**Data to use**
_ _ _ _ _ _ _
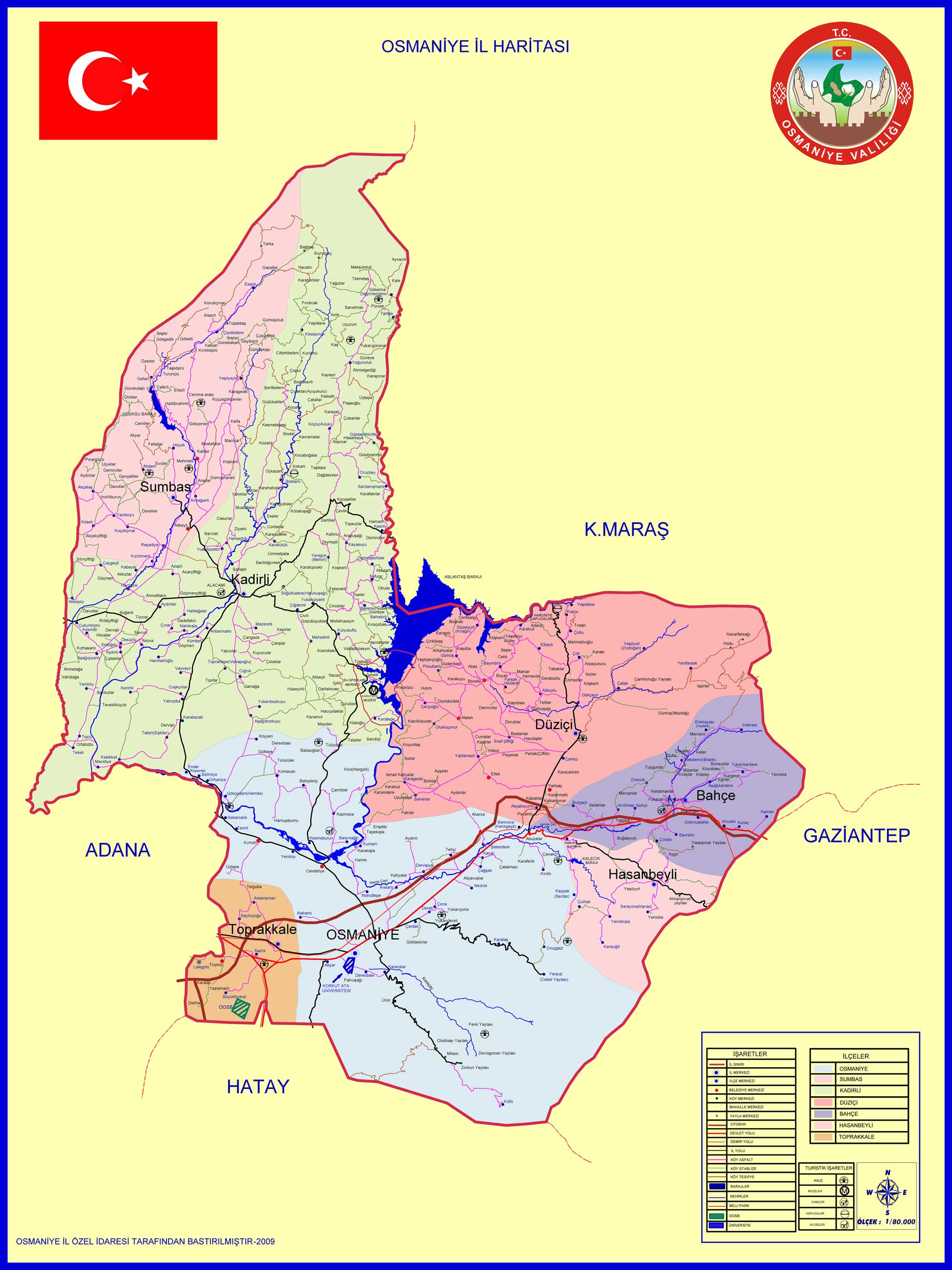 osmaniye administratif plan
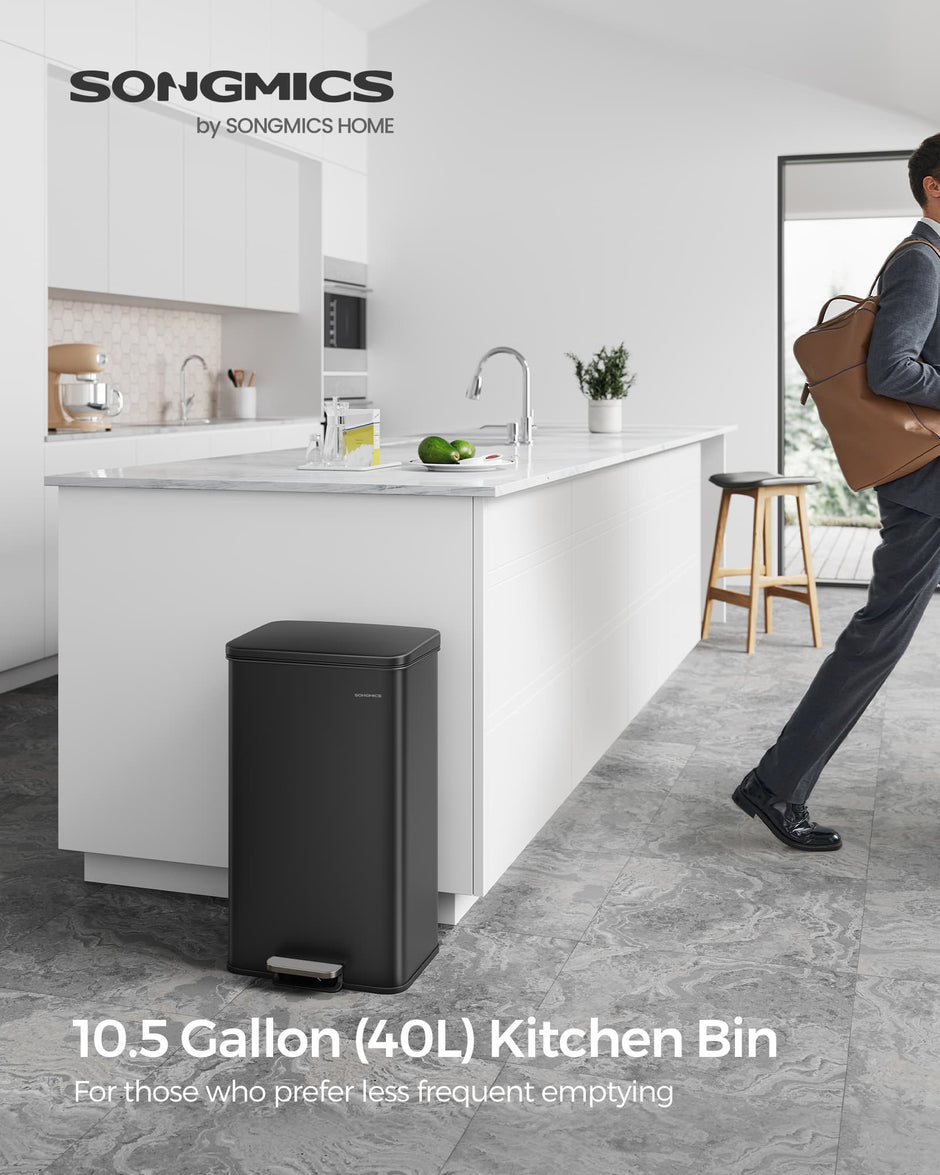 Large Steel Kitchen Bin – Black Finish – Soft Close Lid – 40L Capacity with 15 Liner Bags
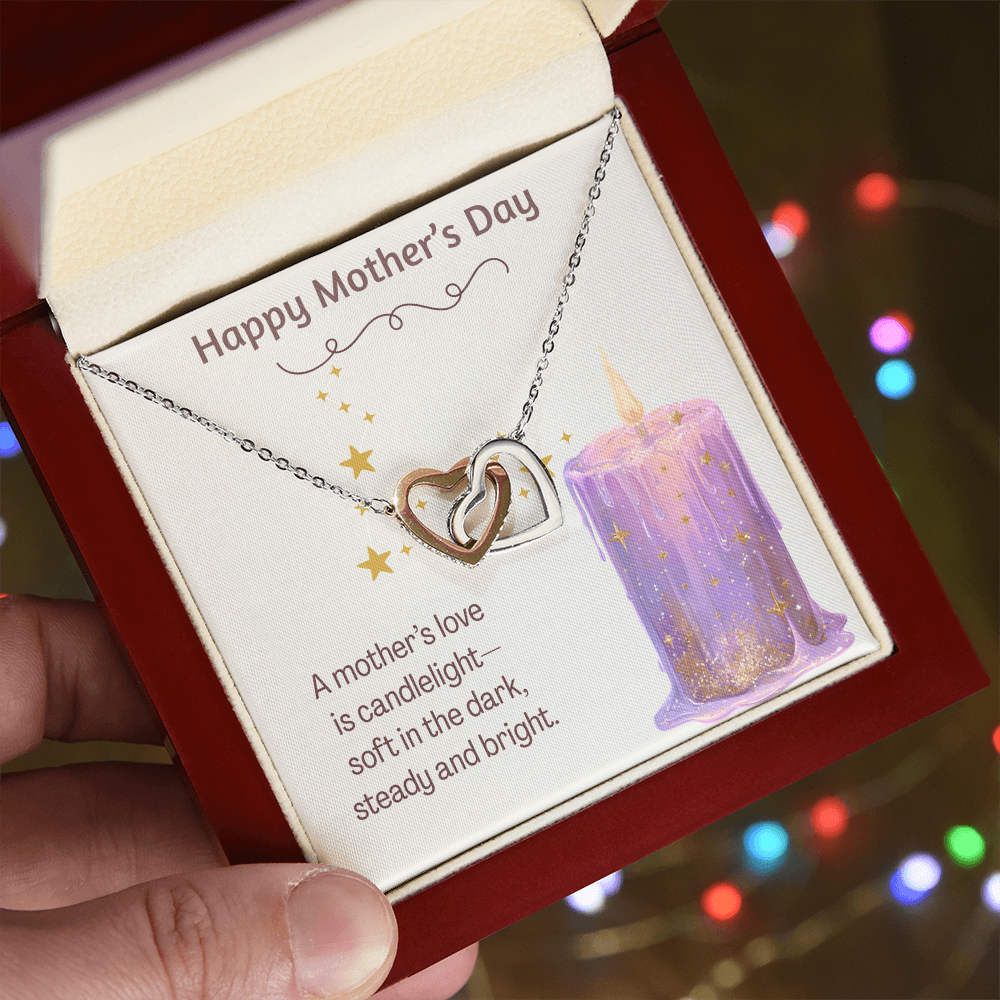 Happy Mother's Day Interlocking Hearts Necklace Candlelight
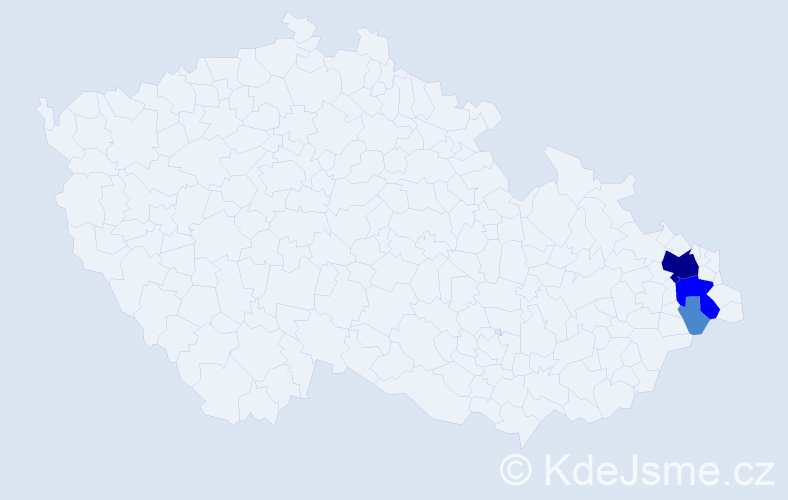 Příjmení: 'Balavajder', počet výskytů 9 v celé ČR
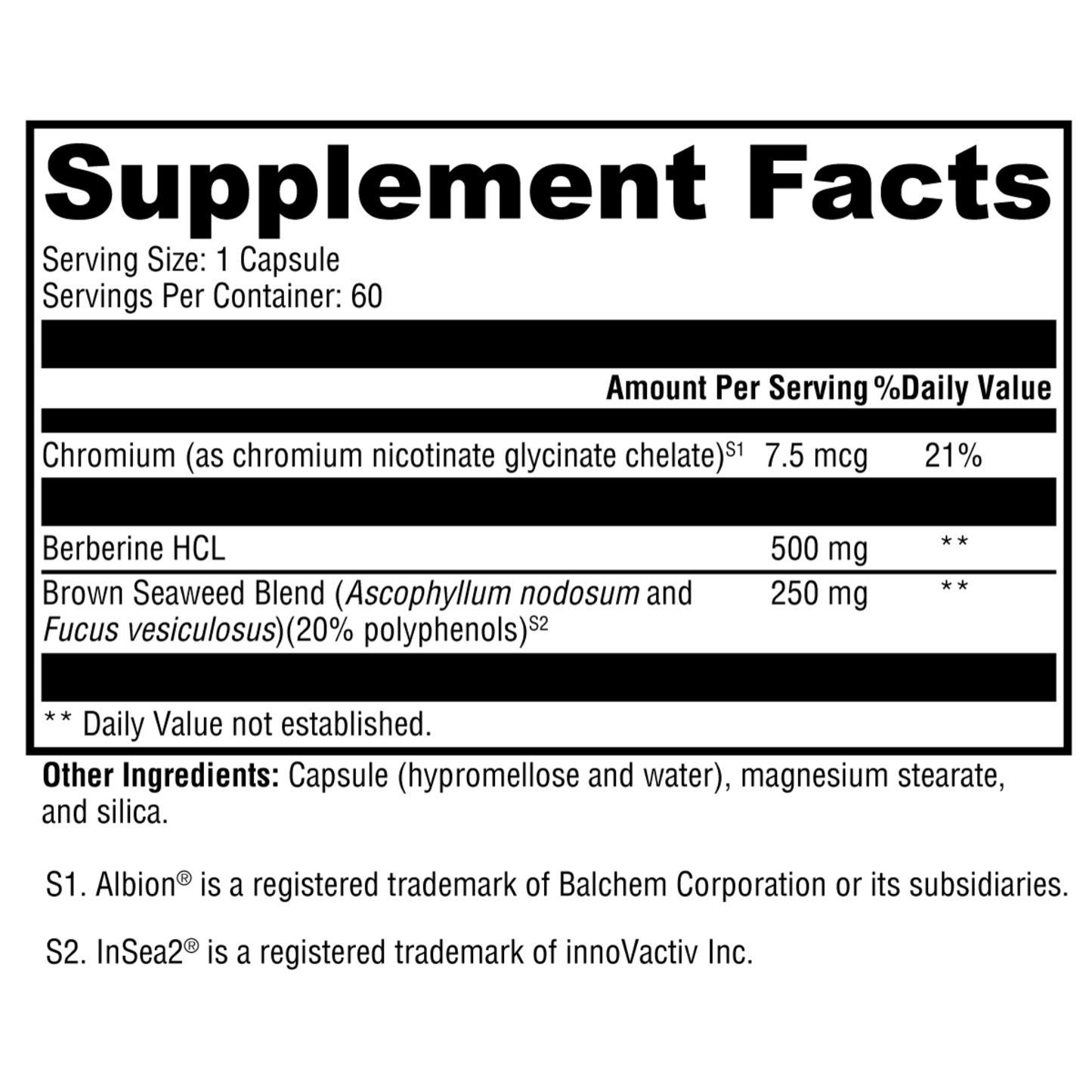 Berberine with InSea2 60 Capsules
_ _ _ _ _ _ _
**Instructions to follow**
Render the entries above as a Markdown table with the columns "No." and "Text", giving each line its own numbered row. Omit blank lines and the pictures.

**Task result**
| No. | Text |
|---|---|
| 1 |  osmaniye administratif plan |
| 2 |  Large Steel Kitchen Bin – Black Finish – Soft Close Lid – 40L Capacity with 15 Liner Bags |
| 3 |  Happy Mother's Day Interlocking Hearts Necklace Candlelight |
| 4 |  Příjmení: 'Balavajder', počet výskytů 9 v celé ČR |
| 5 |  Berberine with InSea2 60 Capsules |